6 Responses to “How to make a bad situation worse.”

  1. “There are so many spelling and grammar mistakes in this post that I lost faith in the information.”

    Im sory butt if speling ang gramer are your poits of credability in an article, youve first mist the point i maid in other posts, and secent, are depending on a set ov brain cells that most mechanics do not have. — GW

  2. Great follow up! I laughed at the funny, and very true, comments you had.

    Hey, just a heads up, your last sentence has a couple words mixed up..in case somebody wants to come in here and try to disprove your credibility…you know, the same idiots that blew up their car following the other site’s advice 🙂

    witch –> which
    chose –> choose

    1. spare hidden key….classic…..

  3. Great reality check to the article and to the first comments. You crack me up. Always have.
    I followed your advice from many years ago and always have a spare key close by.

  4. I have to admit that if a business doesn’t know the difference between “cars” and “car’s”, I go elsewhere. I refuse to patronize stupidity, especially when someone paid to place that stupidity on a sign!

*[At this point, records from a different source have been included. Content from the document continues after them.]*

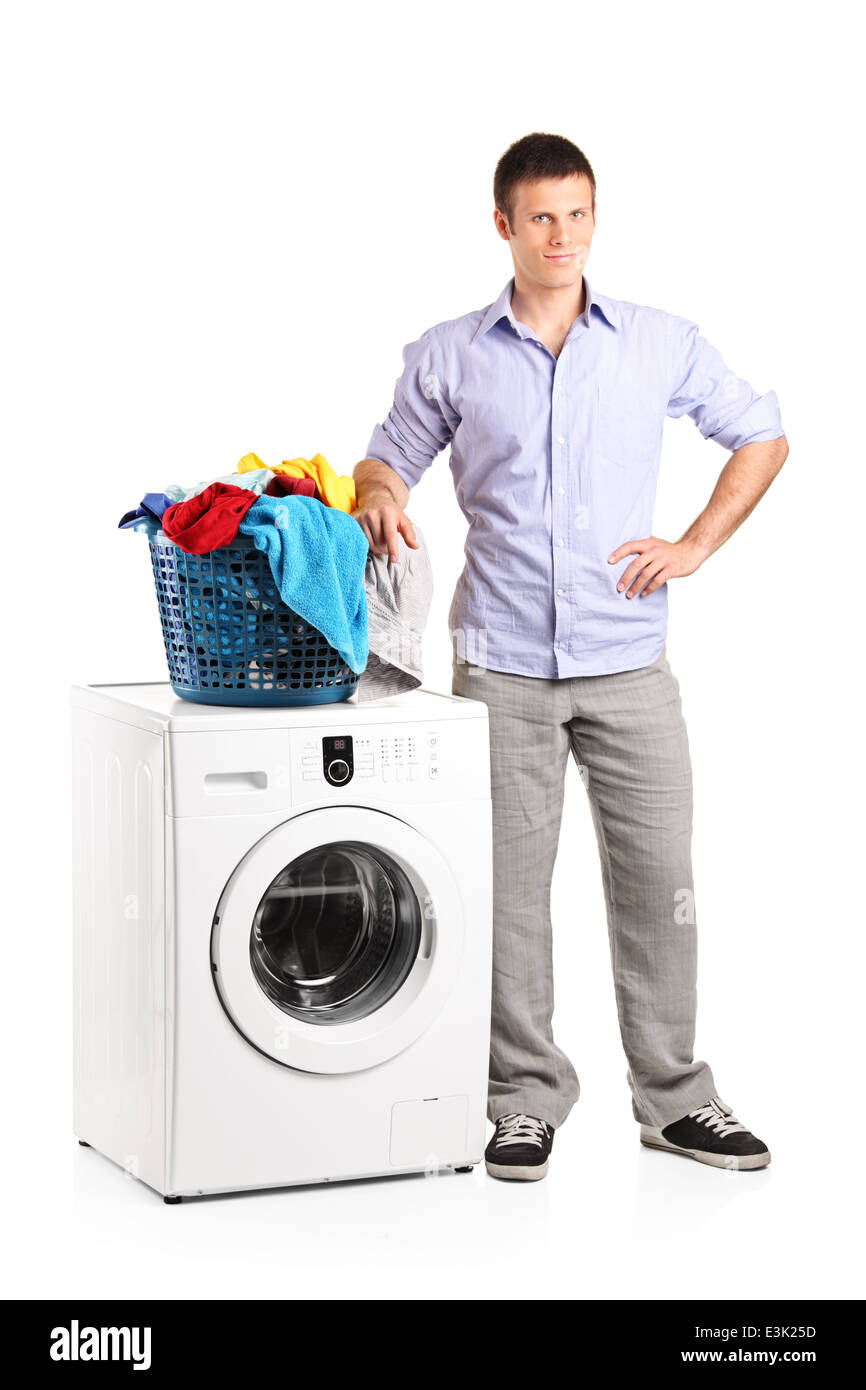 Full length portrait of a guy standing by a washing machine with a laundry basket on it Stock Photo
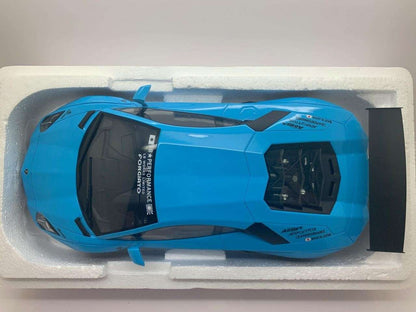 Baby blue die-cast Lamborghini model car in white foam tray, top view with black accents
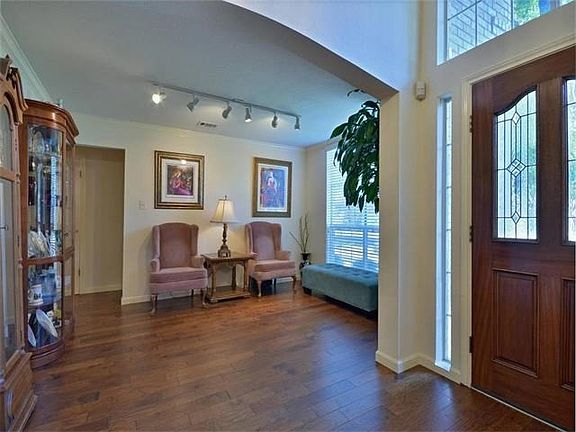The formal living area is adjacent to the foyer has an arched entry opening, hand carved engineered wood flooring, window blinds amd enough wall space for various furniture arrangements.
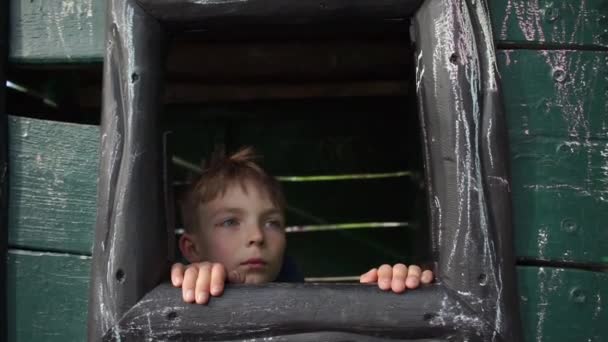 A fiú kimászik az ablakon, és távcsövön keresztül néz. - Felvétel, videó
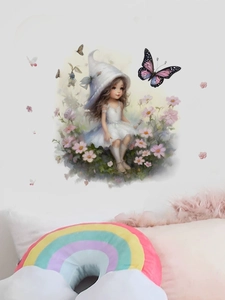 Close-up of butterfly and floral wall decals featuring a girl in a fantasy bedroom setting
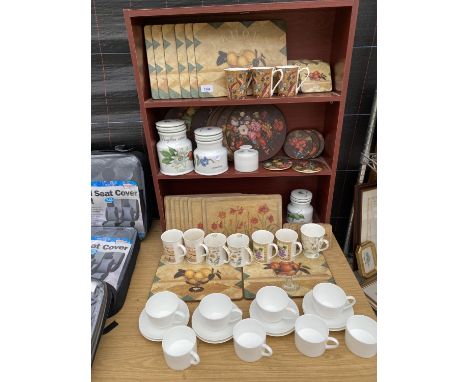 A LARGE COLLECTION OF KITCHEN ITEMS TO INCLUDE CUPS AND SAUCERS, PLACE MATS AND MUGS ETC 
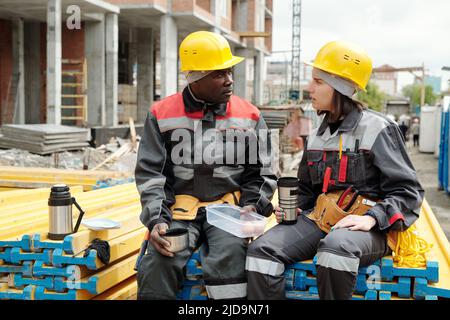 Two modern engineers or builders with cups of hot tea having talk at construction site while sitting on stack of yellow building materials Stock Photo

    Really? where was this?

  5. Grammar? Spell errors? Nitpicking that stuff is for people who are trying to prove themselves smarter than the author… and what’s the point in that?

    You wanna prove you’re smarter? Post a set of instructions that works. Show superior knowledge of the topic. Hot wire his car and post the video to YouTube.

  6. So here’s my deal: I drive a 2000 Ford Focus, and their ignition has a known bug where one of the pins falls down all the way, and you can’t push the key into the ignition. We ended up just drilling out the ignition (thus making it use no key). You can just lodge the key in the drilled hole and turn, and it cranks right up.

    It also has an RFID fob on it. The system is ridiculous. You can actually just unplug the RFID bit inside the steering column and bam, no more need for the RFID fob. You don’t have to short anything out; if it’s not plugged in, no need for an RFID fob.

    But as for all the panic about hotwiring a car, the instructions would’ve worked semi-decently in my case. I definitely know how I could hotwire my car, just from the wires, but I could see accidentally shorting out the computer if you weren’t careful. Anyway, as someone who’s done it I disagree with the way you dismissed it out of hand. And having a spare key wouldn’t do shit in my situation.

    I of course left it hooked up so it provides some semblence of key-hood (i.e. not just screwdriver, turn, and go).

    First problem, you drive a Ford Focus. I don’t work on Fords, unless the client is unusually desperate. In any case, this car would have been fixed properly the first time, probably with an updated ignition.
    There is something special about your car if the RFID fob is disabled by unplugging a wire, because all your unplugging is an antenna. Try this: unplug that wire you mention, and then hard lock the car (instructions in your manual if Ford does such a thing, i know Jaguar and Land Rover can) or disconnect the battery for a while, and see if the car cranks and dies because the computer shut off the fuel. the actual coding is in the computer, and you cannot disable that without serous hacking. I have seen drilled out ignitions before, but usually the client does not particularly desire such a convenience, and i replace the tumbler. Of course, with a Ford Focus, such anti-theft devices probably aren’t necessary.